DESARROLLO
Quien en el año 1760 hubiese viajado por Inglaterra
habría oído
hablar, con toda probabilidad, de
cierto doctor Smith, de la Universidad de
Glasgow. Si no famoso, el doctor Smith era, desde luego, hombre muy
conocido. Voltaire
había oído hablar de él; David Hume era
íntimo amigo suyo; ciertos estudiosos habían venido
desde la propia Rusia para
escuchar sus lecciones, dificultosas, pero
entusiastas.
Del doctor Smith se sabía que, además de
sus dotes de profesor,
poseía una personalidad
nada corriente. De todos eran conocidas sus distracciones y
ensimismamientos; en cierta ocasión, paseando con un
amigo, iba tan absorto en la discusión que
sostenían, que cayó en un pozo de una
tenería; cuéntase también que otra vez se
preparó por sí mismo una espléndida bebida
de pan y mantequilla, asegurando luego que jamás
había bebido una taza de té tan malo. Pero sus
rarezas, que eran muchas, no perjudicaron en nada a su capacidad
intelectual. El doctor Smith puede figurar entre los más
grandes filósofos de su época.
En Glasgow, el doctor Smith dio lecciones sobre problemas de
filosofía moral,
asignatura que entonces abarcaba un campo mucho más
extenso que hoy. En la filosofía moral estaban incluidas
la teología natural, la ética, la
jurisprudencia
y la economía
política. Comprendía, pues, desde los
más sublimes impulsos del hombre hacia el orden y la
armonía, hasta sus actividades, algo menos ordenadas y
armoniosas, en la más áspera tarea de ganarse la
subsistencia.
La teología natural – es decir, la
búsqueda de un designio en la confusión del cosmos-
ha sido objeto, desde los tiempos más remotos, del impulso
racionalizador del hombre; nuestro hipotético viajero se
habría sentido muy a sus anchas oyendo explicar al doctor
Smith las leyes naturales
que se ocultan debajo del aparente caos del universo. Pero
quizá le habría parecido al viajero que el doctor
Smith estiraba, en verdad, la filosofía más
allá de sus límites
convenientes cuando llegaba a la otra extremidad del espectro; es
decir, a la búsqueda de un gran sistema
arquitectónico por debajo de la barahúnda de la
vida cotidiana.
Porque si el escenario social de la Inglaterra de la
última parte del siglo XVIII sugería alguna idea,
esta no era, ni muchísimo menos, la de un orden racional
ni la de un designio moral.
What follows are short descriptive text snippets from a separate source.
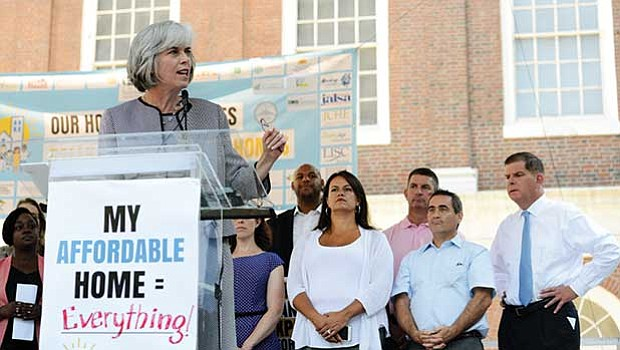 U.S. Rep. Katherine Clark speaks during a rally at Faneuil Hall as local elected officials look on.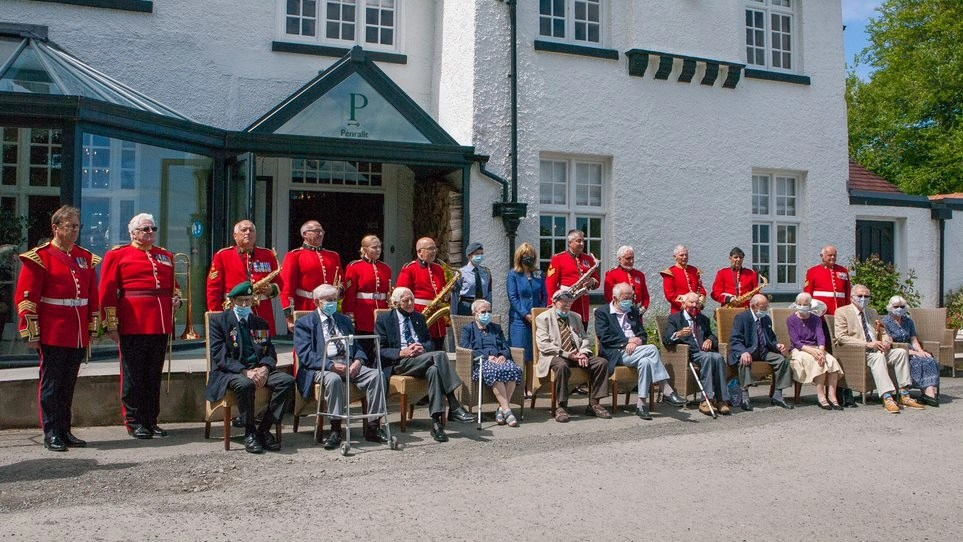 """World War Two veterans and the band of the Royal British Legion, Llanelli Branch, at """"Our Greatest Generation,"""" an Age Cymru Dyfed event commemorating the 77th anniversary of D-Day. June 6th, 2021."""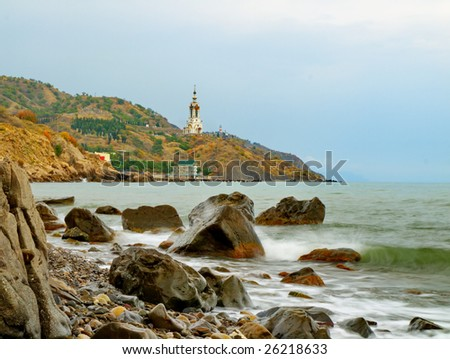 Sea landscape with a lighthouse and church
En cuanto se apartaba la vista de las
vidas elegantes de las clases acomodadas, la sociedad se
presentaba a sí misma como una lucha brutal por la
existencia en su forma más ruin. Lo único que se
veía fuera de los salones de Londres o de las agradables y
ricas fincas de los condados era rapacidad, crueldad y
degradación, mezcladas con las más irracionales y
desconcertantes costumbres y tradiciones de épocas muy
remotas y de tiempos ya anacrónicos. Más bien que a
una máquina cuidadosamente construida y en la que cada
pieza contribuyera armoniosamente al conjunto, el cuerpo social
se parecía a una de las extrañas máquinas
de vapor de James Watts: negras, ruidosas, ineficaces,
peligrosas. ¡Cuán extraño, pues, resultaba
que el doctor Smith afirmase que veía orden, designio y
finalidad en todo aquello!
Supongamos, por ejemplo, que nuestro visitante hubiese
ido a ver las minas de Cornwall. Habría observado entonces
cómo los mineros bajaban por los negros pozos y, una vez
en el fondo, sacaban de sus cinturones una vela, y luego se
tumbaban a dormir hasta que la vela goteaba. Atacaban
después por espacio de dos o tres horas los filones de
carbón hasta que llegaba el tradicional descanso, el cual
duraba el tiempo que
empleaban en fumar una pipa. Invertíase medio día
completo en los descansos y otro medio en arrancar el mineral de
los filones.
Pero si nuestro visitante hubiese ido hacia el Norte y
se hubiese animado a bajar a los pozos de Durham o de
Northumberland, habría visto un espectáculo
completamente distinto. Allí trabajaban juntos hombres y
mujeres, desnudos hasta la cintura y reducidos, a veces, de pura
fatiga, a un estado de
bestias jadeantes. Las costumbres más selváticas y
brutales eran allí cosa corriente; cuando la apetencia
sexual se despertaba, era satisfecha en alguna galería
abandonada, se hacía trabajar hasta el abuso a niños
de siete a diez años, que no veían la luz del
día durante los meses invernales, y se les pagaba un
mísero jornal para que ayudasen a arrastrar las tinas de
carbón; mujeres grávidas tiraban, como caballos, de
los carros de carbón, e incluso daban a luz en las negras
y sucias cavernas.
Pero no era solamente en las minas donde la vida se
presentaba llena de feroz colorido tradicional. El viajero
observador habría visto también en la superficie de
la tierra
espectáculos que no sugerían mucho más que
los anteriores en orden, armonía y en designio. Cuadrillas
de pobres peones agrícolas merodeaban por todo el
país en busca de trabajo;
compañías de «antiguos
británicos» -que eran como se llamaban a sí
mismos- descendían de las tierras altas de Gales a las
tierras bajas en la época de la cosecha; a veces contaban
para toda la compañía con un caballo sin brida ni
silla; otras veces marchaban todos ellos a pie. No era raro que
sólo uno de ellos supiese hablar inglés,
y ese servía de intérprete entre la cuadrilla y los
terratenientes, de quienes solicitaban permiso para ayudar a los
trabajadores de la finca en la recolección. No hemos de
sorprendernos de que los jornales fuesen tan escasos como seis
peniques por día.
Por último, si nuestro visitante se hubiese
detenido en una ciudad manufacturera, habría presenciado
otras escenas no menos llamativas, pero que tampoco indicaban la
existencia de un orden a unos ojos no adiestrados en descubrirlo.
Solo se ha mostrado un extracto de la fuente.